India went from 60/1 to 66/4 in no time. In overs 7-12, Australian bowlers only conceded 21 runs, picking up three wickets. Microscopically, only six runs were scored by India at the loss of three wickets. 

Was it the first time? Nope, India only had a strike-rate of 108 in the three-match T20I series against England. The cautious approach ended up costing them in that series as well. 

Phoebe Litchfield continues to reinvent herself

At this point, you can even ask Phoebe Litchfield to bowl, and she might turn up with a five-wicket haul. 

But jokes aside, Litchfield has had a real showing in the white-ball formats here in India. After she was considered a push-over following her Test outing, the left-hander grew from strength to strength in the tour, with some remarkable displays. 
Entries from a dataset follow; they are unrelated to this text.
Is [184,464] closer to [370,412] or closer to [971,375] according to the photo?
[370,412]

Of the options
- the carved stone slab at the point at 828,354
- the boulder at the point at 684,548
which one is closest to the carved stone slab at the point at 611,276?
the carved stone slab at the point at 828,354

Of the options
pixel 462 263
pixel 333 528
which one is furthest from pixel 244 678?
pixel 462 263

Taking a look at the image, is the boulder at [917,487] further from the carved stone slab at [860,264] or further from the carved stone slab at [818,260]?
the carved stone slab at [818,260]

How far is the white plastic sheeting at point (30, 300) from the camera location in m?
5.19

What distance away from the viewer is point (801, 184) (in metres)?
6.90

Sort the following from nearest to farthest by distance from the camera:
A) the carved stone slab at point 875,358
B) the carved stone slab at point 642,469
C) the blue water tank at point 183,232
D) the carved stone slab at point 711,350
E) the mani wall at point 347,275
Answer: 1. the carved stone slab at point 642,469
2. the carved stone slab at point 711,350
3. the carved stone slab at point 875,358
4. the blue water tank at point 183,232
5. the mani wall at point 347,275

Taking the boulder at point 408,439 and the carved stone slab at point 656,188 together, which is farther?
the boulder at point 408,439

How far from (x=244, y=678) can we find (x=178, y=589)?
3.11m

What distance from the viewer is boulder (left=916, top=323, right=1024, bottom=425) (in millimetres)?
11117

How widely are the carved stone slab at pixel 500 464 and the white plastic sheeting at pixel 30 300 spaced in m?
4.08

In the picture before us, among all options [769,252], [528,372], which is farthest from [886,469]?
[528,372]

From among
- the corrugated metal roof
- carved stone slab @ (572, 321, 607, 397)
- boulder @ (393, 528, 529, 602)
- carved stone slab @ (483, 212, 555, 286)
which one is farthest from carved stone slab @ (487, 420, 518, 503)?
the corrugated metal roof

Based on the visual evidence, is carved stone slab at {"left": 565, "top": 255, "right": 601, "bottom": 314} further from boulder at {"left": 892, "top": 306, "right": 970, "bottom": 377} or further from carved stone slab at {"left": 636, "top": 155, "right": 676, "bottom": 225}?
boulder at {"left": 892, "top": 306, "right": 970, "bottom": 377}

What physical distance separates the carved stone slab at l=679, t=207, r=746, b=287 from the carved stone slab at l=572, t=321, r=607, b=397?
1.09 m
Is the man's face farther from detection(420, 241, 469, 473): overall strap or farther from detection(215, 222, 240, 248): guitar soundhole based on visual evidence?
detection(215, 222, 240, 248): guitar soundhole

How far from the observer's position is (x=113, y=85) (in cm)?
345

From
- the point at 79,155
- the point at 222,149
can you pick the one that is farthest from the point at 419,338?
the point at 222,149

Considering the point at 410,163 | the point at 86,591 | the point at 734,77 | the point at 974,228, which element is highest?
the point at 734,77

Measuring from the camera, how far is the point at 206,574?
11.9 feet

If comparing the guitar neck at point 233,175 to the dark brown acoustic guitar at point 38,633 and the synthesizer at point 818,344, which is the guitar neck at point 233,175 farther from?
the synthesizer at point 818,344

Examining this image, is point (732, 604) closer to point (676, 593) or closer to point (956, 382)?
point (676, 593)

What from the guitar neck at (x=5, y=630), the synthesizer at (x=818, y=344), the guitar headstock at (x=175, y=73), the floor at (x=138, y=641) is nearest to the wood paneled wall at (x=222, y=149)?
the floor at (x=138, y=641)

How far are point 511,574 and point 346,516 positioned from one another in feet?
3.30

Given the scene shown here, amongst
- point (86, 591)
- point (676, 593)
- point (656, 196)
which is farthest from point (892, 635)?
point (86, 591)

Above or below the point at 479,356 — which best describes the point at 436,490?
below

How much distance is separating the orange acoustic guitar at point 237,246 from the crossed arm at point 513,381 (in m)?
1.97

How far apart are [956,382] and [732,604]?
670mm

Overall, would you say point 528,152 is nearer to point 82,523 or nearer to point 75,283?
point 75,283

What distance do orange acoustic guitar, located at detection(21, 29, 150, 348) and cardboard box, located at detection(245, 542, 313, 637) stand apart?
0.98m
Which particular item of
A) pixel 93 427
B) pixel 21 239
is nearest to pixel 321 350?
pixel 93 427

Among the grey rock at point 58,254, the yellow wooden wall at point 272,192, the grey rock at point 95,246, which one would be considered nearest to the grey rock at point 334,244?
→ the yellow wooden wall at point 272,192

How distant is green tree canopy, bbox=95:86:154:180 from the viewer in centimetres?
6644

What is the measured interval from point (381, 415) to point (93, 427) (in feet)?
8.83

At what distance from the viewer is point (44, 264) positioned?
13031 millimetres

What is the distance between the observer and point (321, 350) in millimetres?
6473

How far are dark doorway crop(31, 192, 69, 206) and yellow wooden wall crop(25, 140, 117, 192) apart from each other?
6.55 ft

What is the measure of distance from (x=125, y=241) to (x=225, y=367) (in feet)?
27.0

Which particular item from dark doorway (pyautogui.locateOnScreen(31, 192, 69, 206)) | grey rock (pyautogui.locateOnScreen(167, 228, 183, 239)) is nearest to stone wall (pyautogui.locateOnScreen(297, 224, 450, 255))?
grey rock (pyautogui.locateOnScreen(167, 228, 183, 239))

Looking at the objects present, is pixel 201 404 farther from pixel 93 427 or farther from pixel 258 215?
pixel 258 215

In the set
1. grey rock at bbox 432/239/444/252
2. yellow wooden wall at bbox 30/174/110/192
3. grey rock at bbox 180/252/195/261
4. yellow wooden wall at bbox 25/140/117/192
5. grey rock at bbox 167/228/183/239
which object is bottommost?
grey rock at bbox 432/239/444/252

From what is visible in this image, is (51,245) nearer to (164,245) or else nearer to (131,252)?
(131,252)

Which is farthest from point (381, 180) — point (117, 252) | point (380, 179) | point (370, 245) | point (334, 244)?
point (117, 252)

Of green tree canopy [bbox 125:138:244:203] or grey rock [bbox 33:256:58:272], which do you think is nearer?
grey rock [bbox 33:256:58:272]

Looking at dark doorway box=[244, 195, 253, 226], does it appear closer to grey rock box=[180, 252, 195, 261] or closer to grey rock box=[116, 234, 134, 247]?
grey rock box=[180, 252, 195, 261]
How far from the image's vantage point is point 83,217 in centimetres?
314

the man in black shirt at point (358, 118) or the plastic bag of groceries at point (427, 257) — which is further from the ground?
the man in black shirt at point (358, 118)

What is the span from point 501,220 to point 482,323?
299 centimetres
In the three ODIs, the southpaw scored 78, 63 and 119 with the bat, all coming at the top of the order. But in the T20I setup, she had quite a different role, walking in the lower middle-order. And guess what? She aced that as well. 

Litchfield walked in at 33/4 in the first T20I, scoring a 32-ball 49 to take Australia to a competitive total of 141, with a strike-rate of 153.12. In the second clash, she walked out with the side needing 34 off 26 balls. It further reduced to 15 off 12, when she decided enough was enough, scoring 11 runs off Shreyanka’s over. 

Even in the third T20I, she scored a handy 13-ball 17, including a precision stroke between the cover region for a four. It was a tour where Litchfield’s white-ball stock grew multi-fold. Now, time for the WPL. 

Georgia Wareham - deal breaker?

After two scintillating cameos - 28* and 26* - there was speculation that Alana King would take a spot in the Australian playing XI. But those were just speculations, with the management instead relying on the services of Georgia Wareham, who, over the last year, has struggled with the ball. 

In her last tour against West Indies, Wareham had an economy rate of 7, 11.50 and 8 across the three innings while only picking up a solitary wicket. If you go back a little, she also struggled in the series against England, where she conceded 22 runs in two overs without a wicket. Even in the 2023 Women’s T20 World Cup final, her figures read 0/21 in two overs. Another indifferent series here could have easily cost her a spot. 

But then the leg-spinner turned and ripped India apart across 11.4 overs of pure spin bliss. While she was the only Australian bowler to pick up a wicket in the opening contest, where her figures were 1/20 in 3.4 overs, Wareham’s game grew from strength to strength. 

In the next two clashes, she emerged as the shining light, with four wickets, walking away with a series average of 12.20, her best since India visited Australia back in 2021/22. Combine that with her hitting ability, Wareham might just have sealed herself a confirmed spot on the plane to Bangladesh.